Source: the ascent – A Motley Fool Service
Tether Security and Safety
Considering the vast amount of Tether changing hands every day, it has proven to be a very safe and secure stablecoin – something reflected in the scale of its institutional adoption.
However, over the years, many have questioned if Tether actually holds sufficient reserves to back each issued USDT with a real US dollar. 2017 was a challenging year for Tether. First, it reportedly wasn’t able to meet all withdrawal requirements, and in November of the same year, $31 million worth of USDT was stolen. This resulted in the company implementing an emergency hard fork which made all the tokens identified as stolen untradeable.
In 2018, questions were again raised about the veracity of Tether’s claims that all USDT stablecoins were backed by real dollars.
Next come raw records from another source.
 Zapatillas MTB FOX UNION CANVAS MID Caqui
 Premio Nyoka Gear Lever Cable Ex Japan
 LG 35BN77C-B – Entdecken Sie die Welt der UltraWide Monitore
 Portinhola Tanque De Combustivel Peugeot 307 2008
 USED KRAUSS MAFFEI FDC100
Much of the speculation appears to have stemmed from the fact that Tether had hired law firm Freech, Sporkin & Sullivan LLP (FSS) to conduct an audit, rather than one of the ‘big four’ auditing firms – who, according to Tether’s general counsel, weren’t willing to work with the industry at the time.
Then, between April 2019 and February 2021, Tether’s parent company, iFinix, was embroiled in a complicated and costly legal case filed by New York’s Attorney General. The convoluted proceedings involved a Panamanian payment processing firm, all sorts of allegations, and the government of Poland of all places. In the end, the case was settled by iFinex for $18.5M, with iFinex, Bitfinex, and with Tether not admitting any wrongdoing.
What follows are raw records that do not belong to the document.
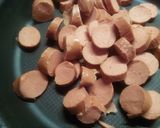 Szaftos rakott krumpli sütő nélkül :) recept fázis 2 fotója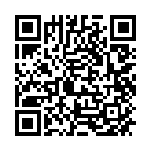 Pseudobagarius fuscus QR code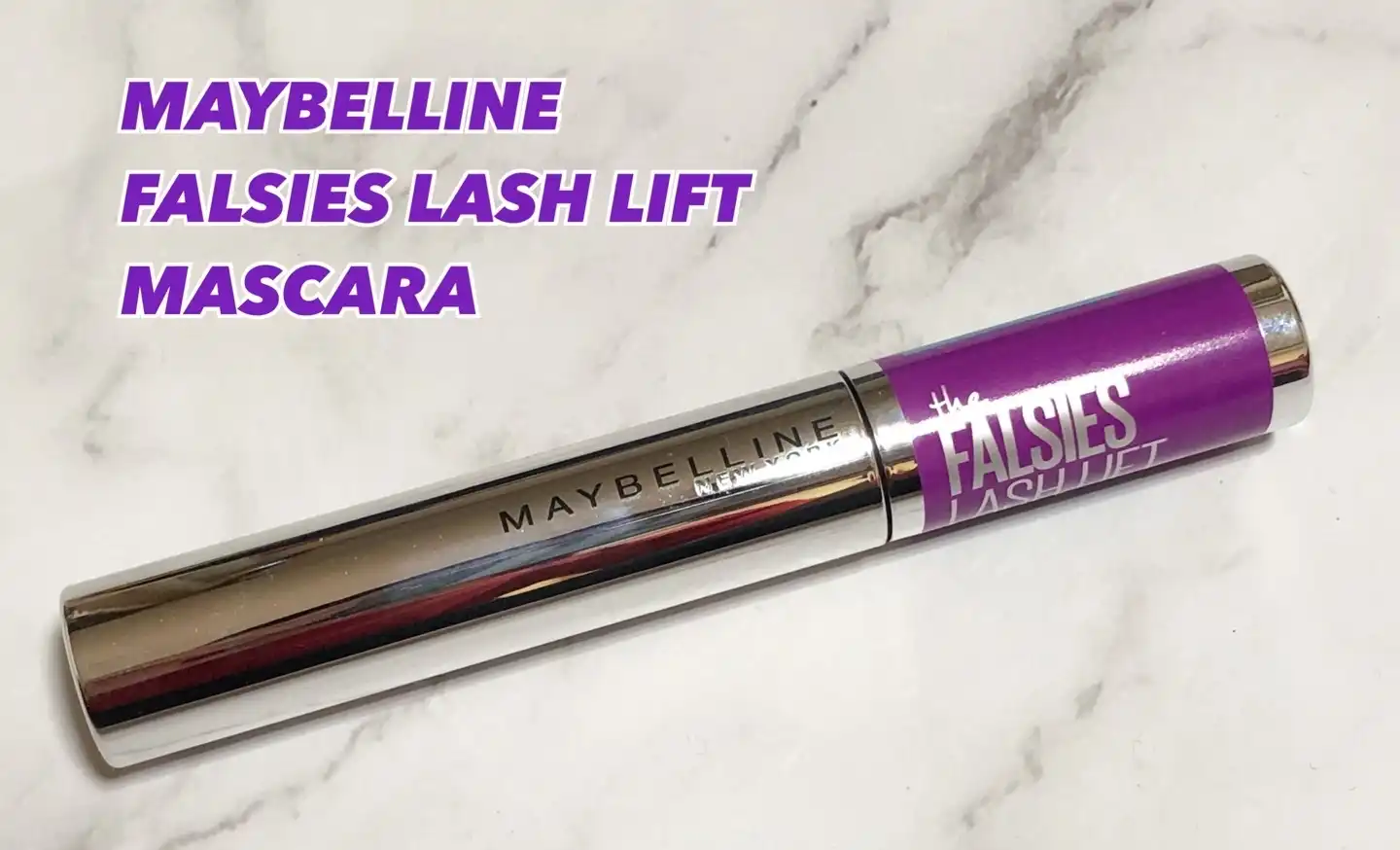 더 폴시 래시 리프트 워터프루프 마스카라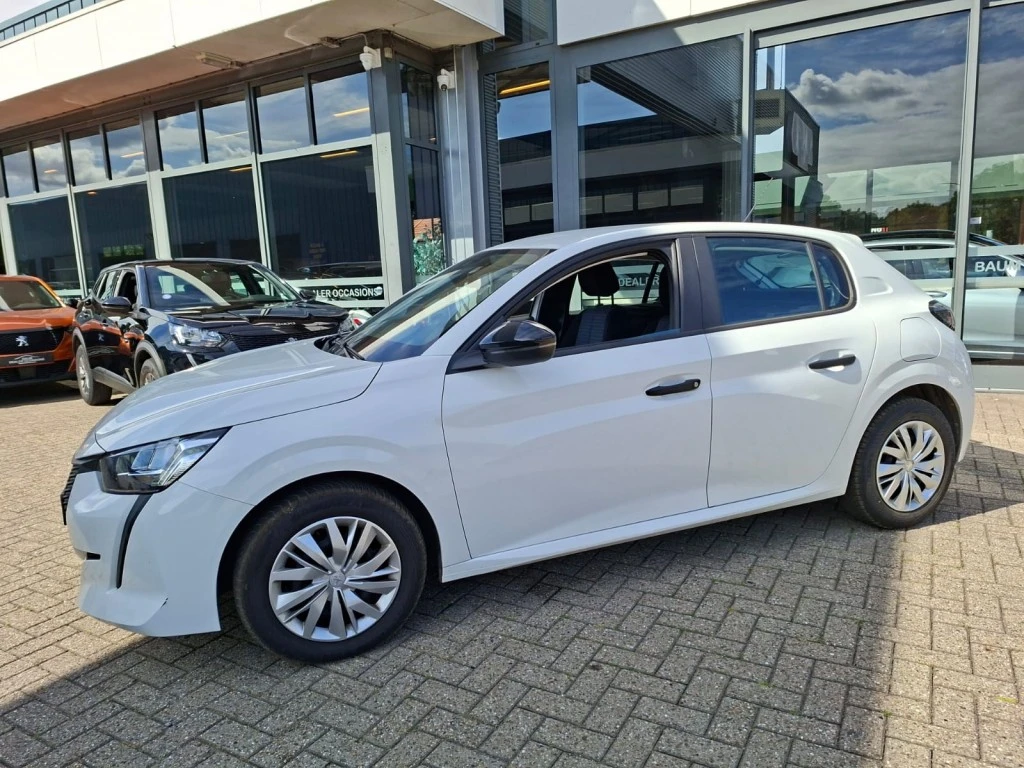 Peugeot 208 – foto 2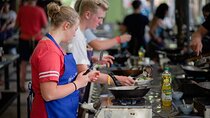 Krabi Thai Cooking Class at Ya Cookery School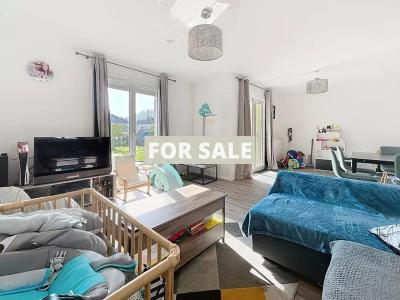 Modern House in Perfect Condition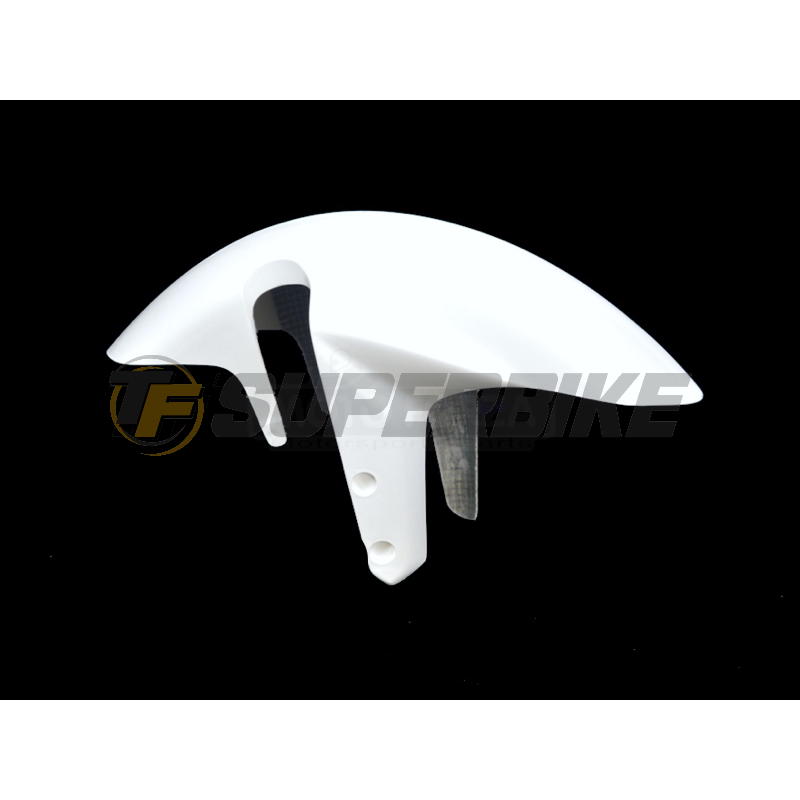 Guardabarros delantero fibra vidrio Suzuki GSX-R 600 / 750 2004-2005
Tether Limited also had to stump up $41.6M to the US Commodity Futures Trading Commission (CFTC) for inaccurately claiming 100% of the minted USDT was backed by fiat US dollars. It turned out that only 74% was backed by actual dollars, with the remainder backed by a variety of other assets.
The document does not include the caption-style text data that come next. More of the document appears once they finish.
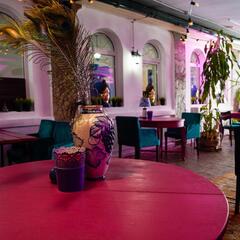 Гостиница Сказка Азия, Москва, Московская область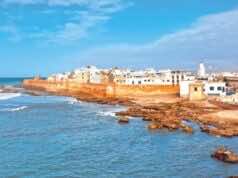 Essaouira Day To Strengthen France-Morocco-Israel Economic Dynamics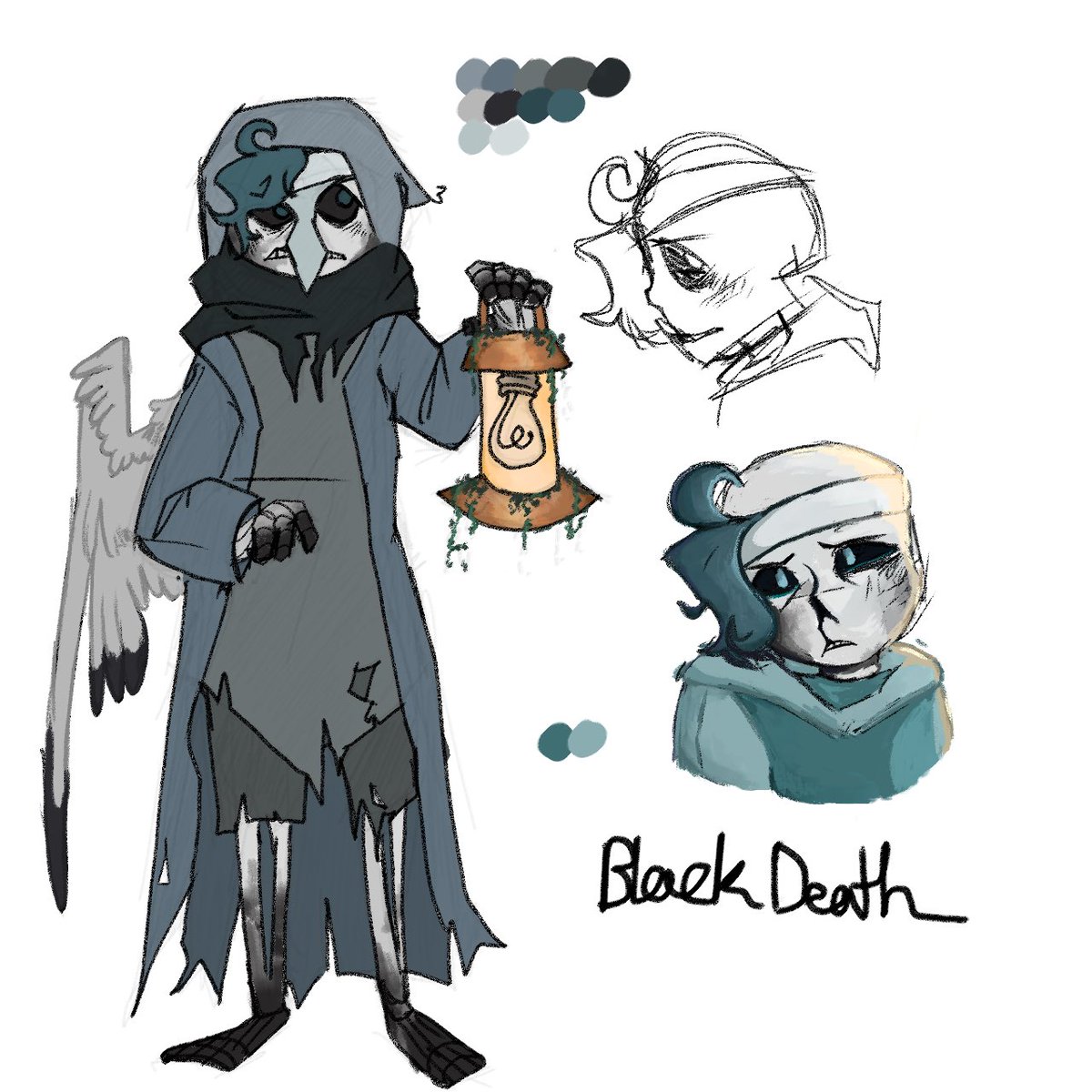 Rustysnames's tweet photo. Some art stuff #undertale #undertaleAU #sansau #sans https://t.co/KbFgMvddla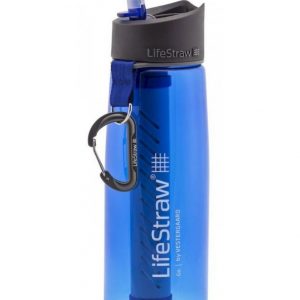 gourde filtrante lifestraw go 2
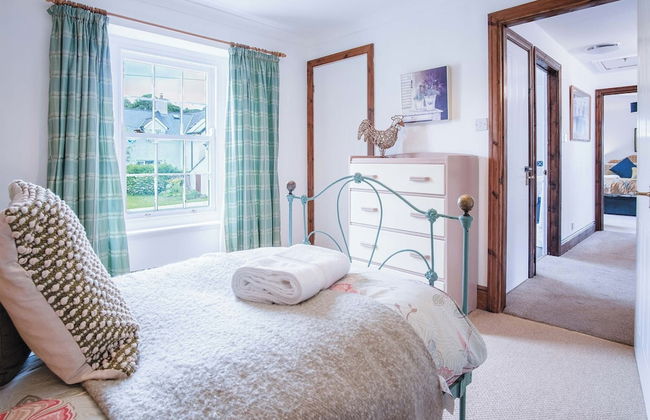 Hall House - 3 Bedroom Cottage - Saint Florence - Foto 8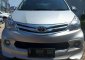 Toyota Avanza 2015 bebas kecelakaan-1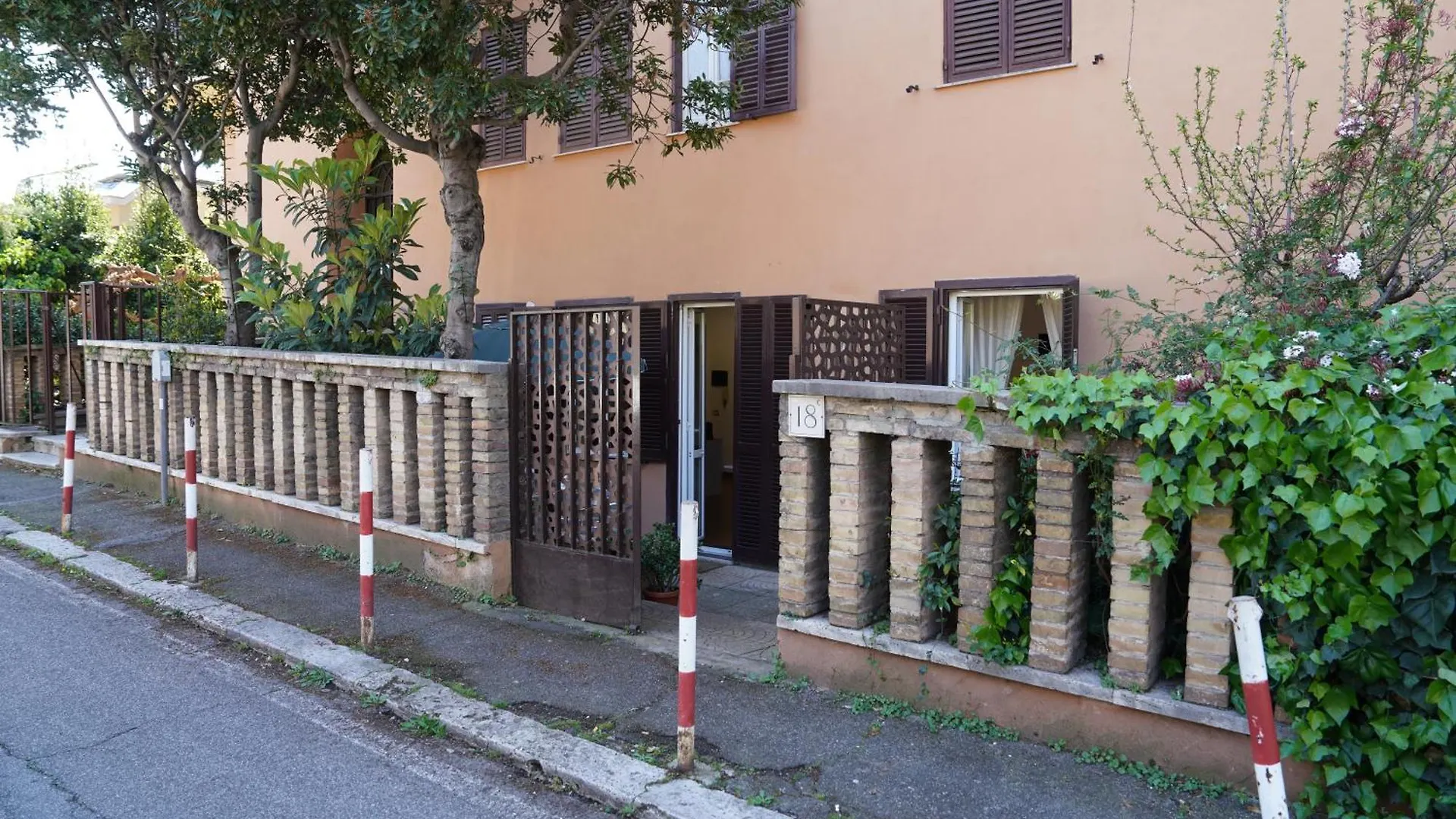 Casa Due Allori Rome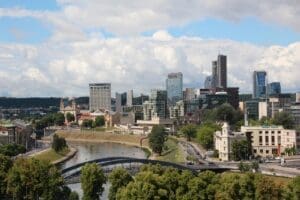 FinTech in the Baltic States 2026: Key trends and players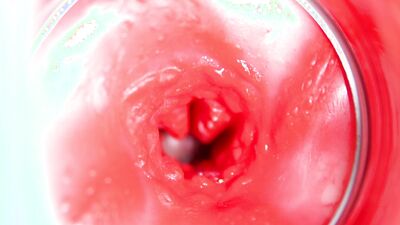 Very close up inside a wet beautiful pussy! Super quality 4K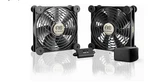 Ac Infinity Multifan S7, 120MM Usb Cooling (2 Fans) Brand New. Fixed Price $24.99.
All in all, Tether’s experience was typical of many businesses blazing trails in uncharted territory. But, by 2022, the regulatory space had become a little clearer, and checks and processes were in place to ensure things were running more smoothly – ensuring USDT was safer and more secure than ever.
Security and safety tips:
- Don’t leave your USDT on exchanges. Use exchanges for buying and selling only. Always transfer your crypto to a local wallet for short-term storage.
- For long-term storage, keep your crypto in a hard wallet.
- Always keep your wallet keys in multiple safe places – they cannot be recovered.
- Never tell anyone about your crypto holdings. No matter how secure your storage is, if you or your loved ones are physically threatened, you’ll probably hand over your personal keys.
Because it is a stablecoin, pegged on a 1-to-1 basis with the US dollar, USDT is inherently stable compared to other cryptocurrencies. The system of backing USDT with actual fiat currency and other real assets means it is unlikely to suffer the same fate as TerraUSD – the algorithmic stablecoin that crashed the Terra LUNA ecosystem and tanked the entire crypto market in mid-2022.
Final Word on USDT
Despite encountering its fair share of challenges in its early years, USDT has emerged as the most stable of stablecoins, and is now a key part of the global crypto ecosystem. As the importance of digital assets increases over the coming years, we expect the adoption of Tether to grow exponentially and think there’s a good chance it will remain the world’s most popular stablecoin for the foreseeable future.
Similar Cryptos to Tether
Tether’s main rival is USDC, the stablecoin managed by a consortium called Circle – which includes Coinbase and Bitmain. Like Tether, it is pegged to the US dollar on a 1-to-1 basis, minted on several different blockchains, and is backed by fiat US dollars and other assets. The next biggest stablecoin after USDC is Binance USD, which is gaining in market share thanks to the support of Binance, which is the world’s biggest crypto exchange by volume.